May 23, 2008 10:14 AM, By David Bennett
Farm Press Editorial Staff

Just as he’d promised for weeks, on May 21, President Bush vetoed the near $300 billion farm bill that Congress passed in a landslide vote. At least that’s what everyone thought until it was discovered that Title 3, a 34-page section on trade, wasn’t included in the bill sent to Bush.

The surprising omission, attributed to a gaffe made during the bill’s printing process, sent majority party leadership scrambling for solutions. The mistake also took the sting out of the House’s 316-108 quick override of Bush’s veto. The Senate followed with an override of its own, 82-13.

The flawed bill sent to Bush shows Congress “can even screw up spending the taxpayers’ money unwisely,” noted Dana Perino, White House spokesperson.

There were early concerns about how best to legally square the clerical blunder. Despite calls for Congress to pass the farm bill again — and send it to Bush unabridged — Nevada Sen. Harry Reid, Democratic majority leader, claimed such an approach was unnecessary. Excluding Title 3, the new farm bill is now law and should be immediately implemented, said Reid after consulting with constitutional law experts.

At press time, it appears the Senate will soon approve the trade title in a stand-alone bill. As Congress isn’t in session the week of May 26, a complete farm bill won’t be in place until at least early June.

On May 21, after vetoing the new farm legislation, the President wrote Congress and acknowledged, “it is rare for a stand-alone farm bill not to receive the President's signature, but my action today is not without precedent. In 1956, President Eisenhower stood firmly on principle, citing high crop subsidies and too much government control of farm programs among the reasons for his veto. President Eisenhower wrote in his veto message, ‘Bad as some provisions of this bill are, I would have signed it if in total it could be interpreted as sound and good for farmers and the nation.’ For similar reasons, I am vetoing the bill before me today.”

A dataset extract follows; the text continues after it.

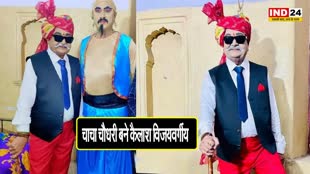 Kailash Vijayvargiya : चाचा चौधरी बने कैलाश विजयवर्गीय, साबू साथ आए नजर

Later, deputy USDA secretary Chuck Conner told reporters “this massive spending package — coming at a time of escalating food prices and gas closing on nearly $4 per gallon — in our opinion is simply unacceptable. The President stated time and again that he would not accept a farm bill that fails to reform our farm programs at a time when farm income and crop prices are setting records. He has remained true to his word.

“It is irresponsible to ask the American taxpayer, who is struggling to make ends meet, to subsidize farm couples and those who make more than $1 million a year. Simply put, this is bad policy and it is unfair policy.”

Conner insisted that as more details of the “spending bill” surface “we learn more about the taxpayer abuses and unsound policies in the bill. Just recently, it was brought to light that a $170 million earmark for the salmon industry was slipped into the bill in the dead of night. It joins other egregious earmarks.”

In his letter, Bush listed some of those: “$175 million to address water issues for desert lakes; $250 million for a 400,000-acre land purchase from a private owner; funding and authority for the non-competitive sale of national forest land to a ski resort; and $382 million earmarked for a specific watershed.”

Before calling on Congress to extend current law, Conner claimed last-minute changes to the farm bill had been made. This includes the “so-called ACRE farm subsidy program that will likely result in tens of billions of dollars of new government outlays in the future…Under our cost analysis, if we return to $3 per bushel corn — and that’s much higher than the five-year average market price for corn — this bill would have an additional $10 billion of outlays just for one crop. We’d have similar proportions for wheat, soybeans and rice.”

Despite White House charges — and evidenced by lopsided override vote totals — Bush’s fellow Republicans weren’t persuaded.

Georgia Sen. Saxby Chambliss, ranking member of the Senate Agriculture Committee, said he was “deeply disappointed that (Bush) has accepted the imprudent counsel of his advisors and has rejected the farm bill … In any bill of this magnitude all parties must accept some compromise.”

Another Republican conferee, Louisiana Rep. Charles Boustany, said not only does the new bill have increased oversight but also “is a responsible piece of legislation for the American taxpayer, and it is a sound bill for our nation’s farmers and ranchers. I wish the President wasn’t wrong on this, but I will work to override the veto to ensure the farm bill becomes law.”

Unsurprisingly, conferees from the majority party were just as dismissive of the Bush veto.

Iowa Sen. Tom Harkin, chairman of the Senate Agriculture Committee said with all the “critical investments and reforms in this bill that have won support from both parties, from every region of the country, and from rural and urban members of Congress alike, the president’s veto of this measure is an attempt to deny America these forward-looking initiatives at a time when the country needs them the most.”

“For reasons passing understanding, (the Bush) administration refuses to recognize the will of the American people,” said North Dakota Sen. Kent Conrad. “To veto this farm bill that features needed reform while providing for the hungry and our children is disappointing.”

By vetoing the bill, the White House “has shown a willing disregard for rural America. It has turned its back on the hungry and undercut American farmers and ranchers. The (Bush) administration has demonstrated an inability to lead on this issue.”